Pero el narco sobrevive porque se alimenta de pobres. Se nutre de poblaciones rodeadas de eriazos, de familias amontonadas en casas minúsculas, de niños que aprenden que la prosperidad se logra vendiendo papelillos o empleándose como 'soldado' del vecino con auto colorinche que le da trabajo a la mitad del barrio. ¿Qué sería de ellos sin esa salida de emergencia? ¿Dónde irían a parar? ¿Al Sename? ¿Cuál es la alternativa?

El narco se alimenta de las abuelas de los niños cuyos padres fueron a dar a la cárcel y se quedaron al cuidado de una anciana que no encuentra otra manera de sobrevivir que ponerse a las órdenes del proveedor más cercano; el narco crece en el desamparo de las escuelas abandonadas a su suerte; se fortalece en zonas donde el Estado sólo aparece en la forma de un uniformado que maltrata y humilla a los vecinos. El narco come del hambre y de la rabia ajena.

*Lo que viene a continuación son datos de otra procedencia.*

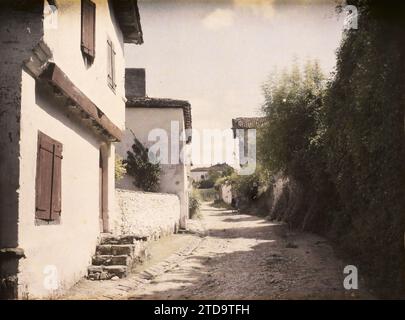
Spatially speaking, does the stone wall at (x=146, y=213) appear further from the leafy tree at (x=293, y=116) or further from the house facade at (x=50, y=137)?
the leafy tree at (x=293, y=116)

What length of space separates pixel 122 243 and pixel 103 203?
1414 mm

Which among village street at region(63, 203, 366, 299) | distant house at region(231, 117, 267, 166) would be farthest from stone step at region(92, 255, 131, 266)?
distant house at region(231, 117, 267, 166)

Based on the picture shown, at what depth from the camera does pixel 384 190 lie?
246 inches

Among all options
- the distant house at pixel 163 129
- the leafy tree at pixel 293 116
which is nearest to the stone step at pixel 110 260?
the leafy tree at pixel 293 116

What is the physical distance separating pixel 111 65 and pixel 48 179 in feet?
16.4

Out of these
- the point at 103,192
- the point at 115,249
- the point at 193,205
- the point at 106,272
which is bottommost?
the point at 106,272

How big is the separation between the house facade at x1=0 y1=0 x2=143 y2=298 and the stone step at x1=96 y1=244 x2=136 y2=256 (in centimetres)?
19

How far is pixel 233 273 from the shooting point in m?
8.73

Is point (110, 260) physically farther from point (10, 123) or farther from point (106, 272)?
point (10, 123)

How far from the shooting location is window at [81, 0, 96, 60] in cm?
798

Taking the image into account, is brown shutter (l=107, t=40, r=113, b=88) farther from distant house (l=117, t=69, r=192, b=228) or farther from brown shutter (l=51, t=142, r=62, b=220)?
distant house (l=117, t=69, r=192, b=228)

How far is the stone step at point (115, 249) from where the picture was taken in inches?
349

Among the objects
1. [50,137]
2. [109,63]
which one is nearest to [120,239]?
[50,137]
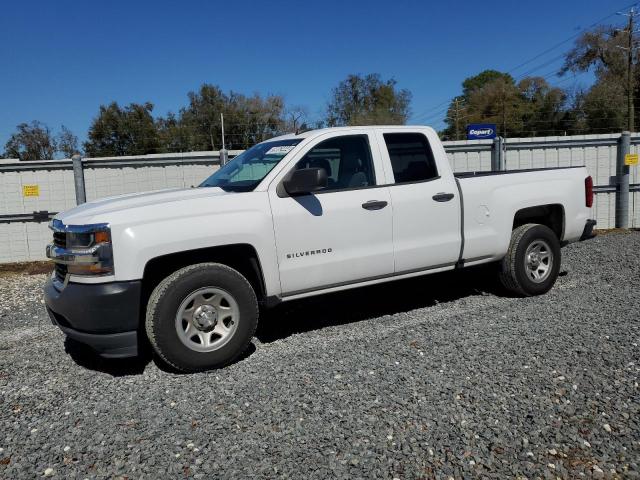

Más que un trato comercial clandestino, lo que el narco instala es una relación, una especie de vasallaje que se extiende, bifurca y tuerce, atando las voluntades a una moral alternativa que da de comer y señala un futuro sembrado de zapatillas caras nuevas que llevan a una cima coronada por autos de lujo y el respeto -el temor- del barrio. Eso no desaparece con allanamientos periódicos ni operaciones rastrillo. Porque si las condiciones ambientales no cambian, el narco se regenera a la velocidad con la que se consume una raya de coca en una fiesta de barrio elegante. El narco tiene la virtud de la mercancía que ofrece: la satisfacción instantánea de una necesidad inagotable. Sobre ese ansia levanta una cultura propia. Puede, incluso, parecer amable y colarse en los pasillos del poder a cambio de cuotas pequeñas de impunidad. Entrar en municipios y retenes, trepar y servir de combustible a causas diversas, extendiendo su señorío fantasma hasta tumbar países gobernados por políticos que prometieron soluciones rápidas en forma de armas y balazos.